I made some infographics from recent data of retractiondatabase.org and scimagojr.com .
    Retractions is one of metrics of scientific fraud or misconduct, but must be taken with caution. The process of retraction is nontransparent, depends on retraction politics of journal/publisher. It may take years – eg. famous "arsenic life" paper was retracted 15 years after publication, and gliphosate fraud paper was retracted 25 years after publication. There a lot of cries in academic community about "predatory" OA publishers, like MDPI and Frontiers, so I plot the retractions by these journals and NSC (Nature, Science, Cell) top journals and their OA daughter journals.

    Main results:

    * Absolute retractions numbers are not informative, as journals varies by total papers published on the degree of one order. So, I used Index of Retraction (IR), calculated as Retractions per year/Total papers published in 2024 (as most recent open data).

    * From the NSC domain, Nature has most strict rules of retractions (IR is lowest).

    * Surprisingly, MDPI journals have the same IR, as NSC journals.

    * Most rubbish were retracted from absolute favorite PLoS ONE journal, next one Scientific Reports.

    * Frontiers and PLoS journals have higher IR, then MDPI journals.

    * Total retractions per year is around 1% of total published papers for all journals – that is low, in contrast to numbers, voiced by science critics-alarmists. But again, IR is underrepresenting the total degree of scientific misconduct in modern science.

    * IR is not depended of Impact Factor of journals or Total papers published.

    To whom of you, who want to redo analysis with most recent database or check your own factors, I upload the R script to my GitHub.

    by mikkifox_dromoman

    3 Comments

    1. Rather_Unfortunate on

      My first ever paper got published literally today, and as pleased as I am at the career milestone, my biggest fear is that I’ve fucked it in some way without even realising and it’ll be retracted.

    2. Wondering about your bulleted list of conclusions. Is that quoted from somewhere is that your own?

      I agree that it’s difficult to compare retractions between separate journals, unless those journals adopt the same standard of retraction (and even then, nowadays, the likelihood of retraction is probably quite different, depending on the amount of public scrutiny and the internal resources).

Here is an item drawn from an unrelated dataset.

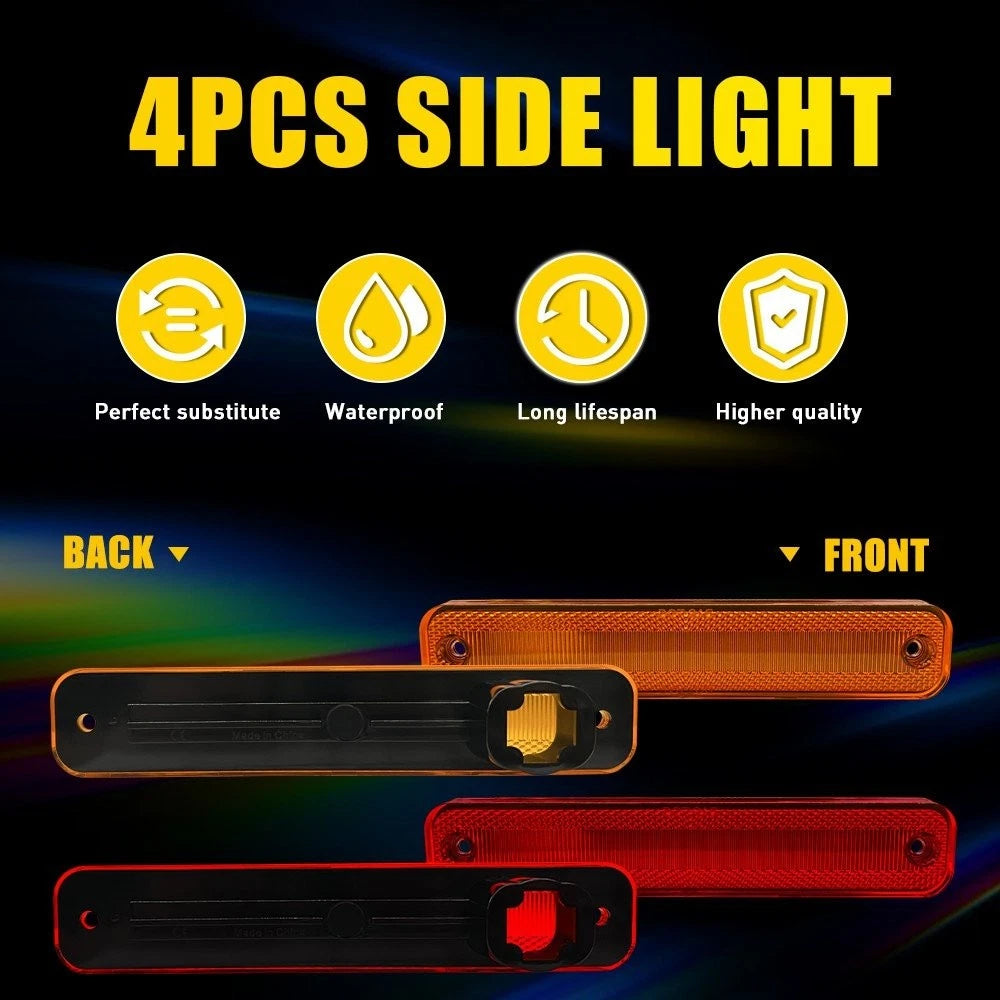 For 73-79 Ford F100/F150/F250/F350 Front Rear Bumper Side Marker Light Housings 6B93BC-57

      I’d expect the worst-quality journals, including many/most from MDPI, to have some of the lowest retraction rates. (Not sure whether or not this is true in practice.) Otherwise-considered-high quality journals that operate on thin or negative margins should also have low retraction rates, for lack of resources. Of course a completely-open-publishing journal will by definition have a retraction rate of zero.